(Image-linked spatial questions)
+ + +
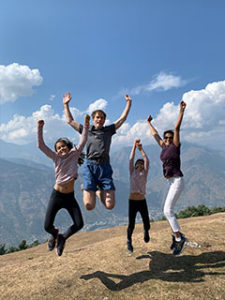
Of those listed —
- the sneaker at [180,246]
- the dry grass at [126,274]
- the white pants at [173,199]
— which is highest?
the white pants at [173,199]

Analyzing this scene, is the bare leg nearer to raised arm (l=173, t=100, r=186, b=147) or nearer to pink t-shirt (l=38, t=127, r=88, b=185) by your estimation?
pink t-shirt (l=38, t=127, r=88, b=185)

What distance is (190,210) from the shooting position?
48375 millimetres

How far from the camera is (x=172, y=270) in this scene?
7.58m

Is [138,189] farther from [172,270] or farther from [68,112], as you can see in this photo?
[68,112]

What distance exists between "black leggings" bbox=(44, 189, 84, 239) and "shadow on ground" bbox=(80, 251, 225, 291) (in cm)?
215

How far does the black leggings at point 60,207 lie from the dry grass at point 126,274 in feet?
6.35

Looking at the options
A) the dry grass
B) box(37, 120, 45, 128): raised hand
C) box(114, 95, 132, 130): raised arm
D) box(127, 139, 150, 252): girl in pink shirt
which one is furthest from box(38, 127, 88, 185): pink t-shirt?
the dry grass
+ + +
## Task brief
Please return every line above word for word, leaving out the pictures.

## Exercise output
Of those listed —
- the sneaker at [180,246]
- the dry grass at [126,274]
- the white pants at [173,199]
— which is highest?
the white pants at [173,199]

Analyzing this scene, is the bare leg nearer to raised arm (l=173, t=100, r=186, b=147) or nearer to pink t-shirt (l=38, t=127, r=88, b=185) by your estimation?
pink t-shirt (l=38, t=127, r=88, b=185)

What distance is (190,210) from the shooting position?
48375 millimetres

How far from the camera is (x=172, y=270) in this scene?
7.58m

Is [138,189] farther from [172,270] or farther from [68,112], as you can see in this photo?
[68,112]

What distance exists between "black leggings" bbox=(44, 189, 84, 239) and "shadow on ground" bbox=(80, 251, 225, 291) (in cm)?
215

How far does the black leggings at point 60,207 lie from the dry grass at point 126,274 in feet?
6.35

Looking at the options
A) the dry grass
B) box(37, 120, 45, 128): raised hand
C) box(114, 95, 132, 130): raised arm
D) box(127, 139, 150, 252): girl in pink shirt
which one is furthest from box(38, 127, 88, 185): pink t-shirt?
the dry grass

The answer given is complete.